The BBC has removed a controversial video that taught children between the ages of 9 and 12 that there are more than 100 gender identities after parents objected to the “educational” content.
“We are aware that this particular film is being willfully misinterpreted by parts of the media and others on social media,” the BBC said in a statement. “As such, its original purpose and intention has been overshadowed. On this basis, we have made the decision to retire the film. We will continue to support teachers on this important topic in other ways.”
The video was widely criticized in 2019 and was in the spotlight once again this week as the BBC’s educational content is being consumed more widely due to the ongoing COVID-19 lockdowns.
The film, which was part of a series of nine films created by BBC Teach to provide curriculum support for personal, social, and health education teachers, shows a boy asking, “What are the different gender identities?”
Sex education teacher Kate Daniels responds, “We know that we have got male and female, but there are over 100, if not more, gender identities.” She adds, “You’ve got some people who might call themselves gender queer, who are just like, ‘I don’t really want to be anything, in particular, I’m just going to be me.’”

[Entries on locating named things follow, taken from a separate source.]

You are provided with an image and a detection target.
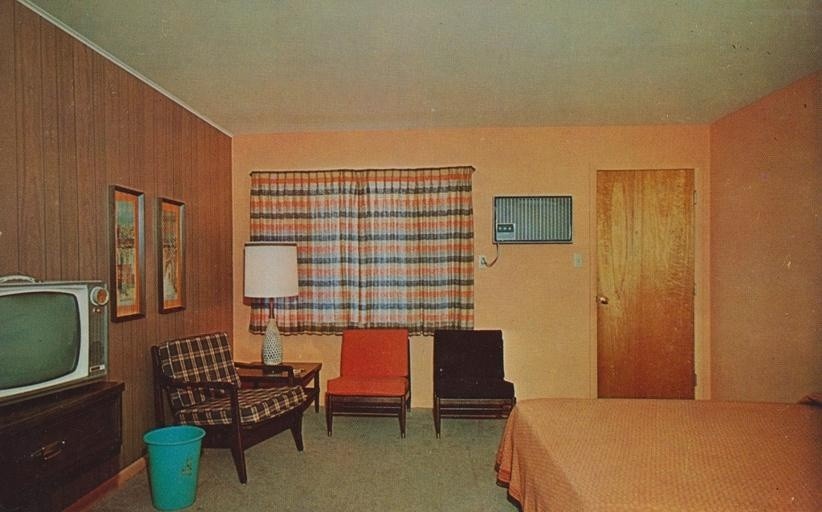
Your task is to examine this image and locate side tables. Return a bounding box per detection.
[237,362,322,413]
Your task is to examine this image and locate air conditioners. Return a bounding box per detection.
[485,196,573,271]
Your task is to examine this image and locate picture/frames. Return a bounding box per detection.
[154,196,188,314]
[109,184,147,323]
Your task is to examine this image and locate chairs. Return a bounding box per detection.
[151,332,319,486]
[324,327,412,440]
[433,328,517,438]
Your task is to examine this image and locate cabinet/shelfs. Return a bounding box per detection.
[0,393,124,512]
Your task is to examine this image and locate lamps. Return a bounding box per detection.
[243,240,299,363]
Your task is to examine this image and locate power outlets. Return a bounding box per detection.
[479,255,485,270]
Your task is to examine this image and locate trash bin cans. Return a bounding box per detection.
[143,426,206,511]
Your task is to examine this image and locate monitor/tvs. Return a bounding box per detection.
[0,283,109,398]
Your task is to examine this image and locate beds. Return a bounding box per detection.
[495,397,822,512]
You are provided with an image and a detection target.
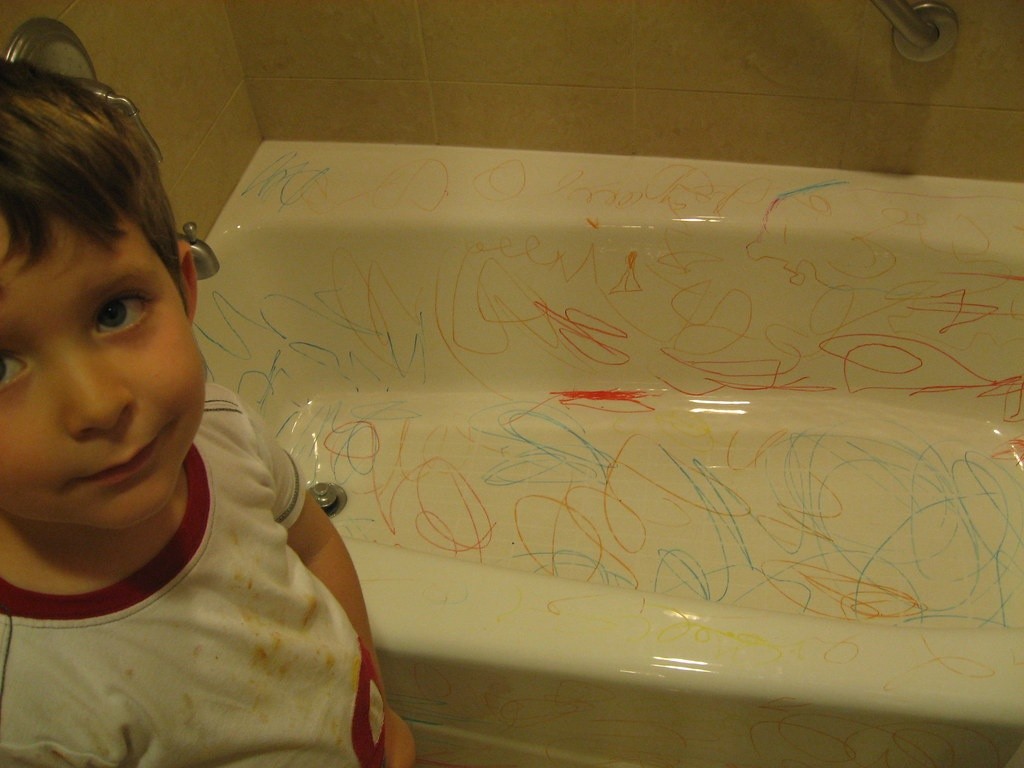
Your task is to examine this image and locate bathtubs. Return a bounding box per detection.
[182,142,1024,767]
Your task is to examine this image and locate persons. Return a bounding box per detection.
[0,61,415,768]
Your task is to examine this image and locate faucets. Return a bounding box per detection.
[175,221,221,279]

Two of the groups that criticized the video are the Coalition for Marriage and the Society for the Protection of Unborn Children. They called it “incredibly dangerous” and “corrosive and corrupting,” respectively, according to Christian Today.
“Parents are under attack and the BBC is fairly near the front of the charge,” SPUC’s Antonia Tully said earlier.

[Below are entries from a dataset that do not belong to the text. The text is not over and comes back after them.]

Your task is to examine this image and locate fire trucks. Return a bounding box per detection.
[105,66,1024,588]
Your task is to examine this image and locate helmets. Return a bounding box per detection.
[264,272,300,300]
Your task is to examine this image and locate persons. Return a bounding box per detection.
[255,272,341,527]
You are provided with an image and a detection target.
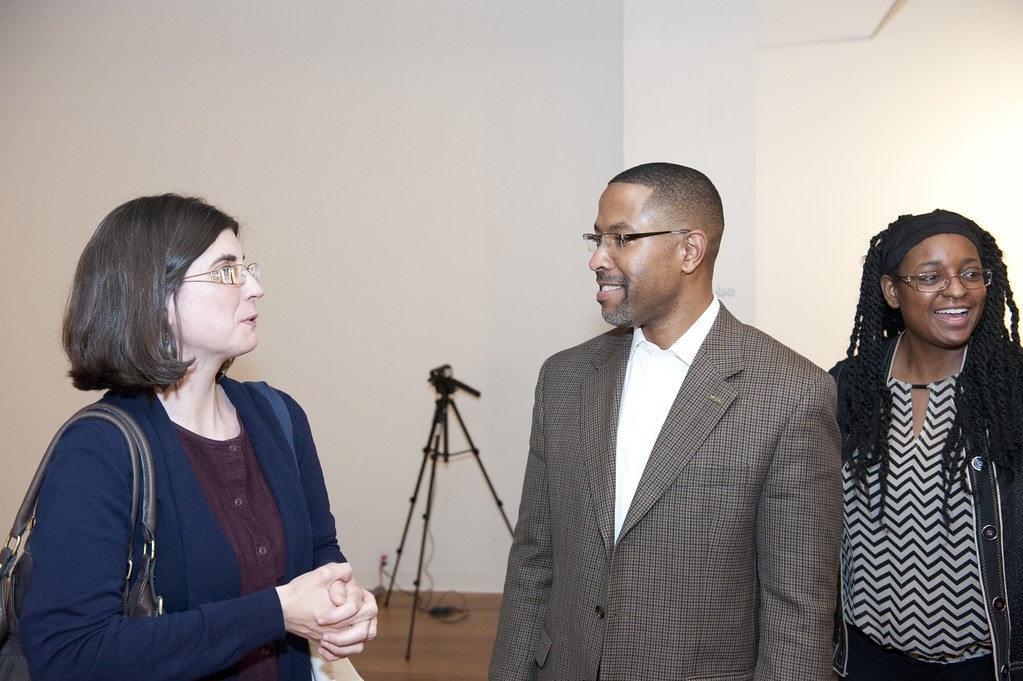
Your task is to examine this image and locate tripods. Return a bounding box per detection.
[382,364,515,661]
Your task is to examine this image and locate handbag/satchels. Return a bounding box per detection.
[0,403,159,681]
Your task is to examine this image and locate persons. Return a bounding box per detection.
[488,162,845,681]
[15,193,379,681]
[827,209,1023,681]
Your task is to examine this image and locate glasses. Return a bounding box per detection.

Stephanie Davies-Arai, the founder of a group called Transgender Trend, which represents parents against the diagnosis of children as transgender, told The Times in 2019: “This is made-up nonsense. People are free to identify as anything they like, but this does not change the reality that there are only two sexes. To suggest that being male or female is just a personal identity is false and will inevitably confuse children into believing that their biological sex is a choice.”
The BBC argues that the content was “clearly labeled as requiring advance viewing by teachers and came with extensive notes to support and guide teachers in their use of it when discussing health and relationships — topics that are part of the Primary curriculum in England.”
The Safe Schools Alliance, which has been leading a campaign against the controversial content, welcomed the decision to withdraw the video.
“The video was biologically inaccurate and undermined safeguarding,” it said, adding, “It is far from the only concern regarding content from BBC Education.”
Recently, BBC Bitesize, the corporation’s free online study support resource for school-age pupils in the U.K., also remove a cartoon that taught pupils “to be an ally” to their peers who have changed their gender pronouns.